*WHAT THE EXERCISE ASKS*. Only lines with the string "site" are wanted. Pull them out of the data.

*INPUT DATA*.
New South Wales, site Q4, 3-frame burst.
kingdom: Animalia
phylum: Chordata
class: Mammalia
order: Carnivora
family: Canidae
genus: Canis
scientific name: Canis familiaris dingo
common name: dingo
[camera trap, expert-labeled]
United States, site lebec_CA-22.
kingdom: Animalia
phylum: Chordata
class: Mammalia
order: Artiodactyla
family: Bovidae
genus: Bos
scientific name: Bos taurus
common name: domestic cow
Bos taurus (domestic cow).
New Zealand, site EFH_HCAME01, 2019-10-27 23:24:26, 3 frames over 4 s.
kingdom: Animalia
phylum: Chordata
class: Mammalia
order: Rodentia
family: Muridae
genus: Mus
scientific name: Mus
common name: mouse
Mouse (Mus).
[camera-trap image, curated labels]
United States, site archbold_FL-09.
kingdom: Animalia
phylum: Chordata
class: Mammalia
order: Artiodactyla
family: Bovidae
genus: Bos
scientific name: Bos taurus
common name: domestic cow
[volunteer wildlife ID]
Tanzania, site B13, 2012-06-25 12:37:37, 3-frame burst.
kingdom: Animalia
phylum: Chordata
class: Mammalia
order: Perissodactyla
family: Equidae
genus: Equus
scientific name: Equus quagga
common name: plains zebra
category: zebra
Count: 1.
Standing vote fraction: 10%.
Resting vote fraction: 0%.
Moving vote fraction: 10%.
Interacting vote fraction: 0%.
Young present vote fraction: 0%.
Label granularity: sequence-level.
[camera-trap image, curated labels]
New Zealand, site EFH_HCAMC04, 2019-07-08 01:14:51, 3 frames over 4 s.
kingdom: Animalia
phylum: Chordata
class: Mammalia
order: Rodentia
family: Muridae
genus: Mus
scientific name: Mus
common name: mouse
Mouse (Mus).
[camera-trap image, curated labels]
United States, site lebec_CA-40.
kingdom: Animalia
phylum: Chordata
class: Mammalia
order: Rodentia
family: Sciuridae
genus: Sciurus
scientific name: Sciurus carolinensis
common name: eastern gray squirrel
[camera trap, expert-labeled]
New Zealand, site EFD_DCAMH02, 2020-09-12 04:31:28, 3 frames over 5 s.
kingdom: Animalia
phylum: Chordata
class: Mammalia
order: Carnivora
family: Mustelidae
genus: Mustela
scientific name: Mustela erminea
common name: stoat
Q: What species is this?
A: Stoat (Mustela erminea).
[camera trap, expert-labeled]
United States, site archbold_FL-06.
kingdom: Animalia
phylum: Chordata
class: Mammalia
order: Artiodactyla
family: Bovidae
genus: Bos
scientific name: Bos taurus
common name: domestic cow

*SOLUTION TO THIS PROBLEM*.
New South Wales, site Q4, 3-frame burst.
United States, site lebec_CA-22.
New Zealand, site EFH_HCAME01, 2019-10-27 23:24:26, 3 frames over 4 s.
United States, site archbold_FL-09.
Tanzania, site B13, 2012-06-25 12:37:37, 3-frame burst.
New Zealand, site EFH_HCAMC04, 2019-07-08 01:14:51, 3 frames over 4 s.
United States, site lebec_CA-40.
New Zealand, site EFD_DCAMH02, 2020-09-12 04:31:28, 3 frames over 5 s.
United States, site archbold_FL-06.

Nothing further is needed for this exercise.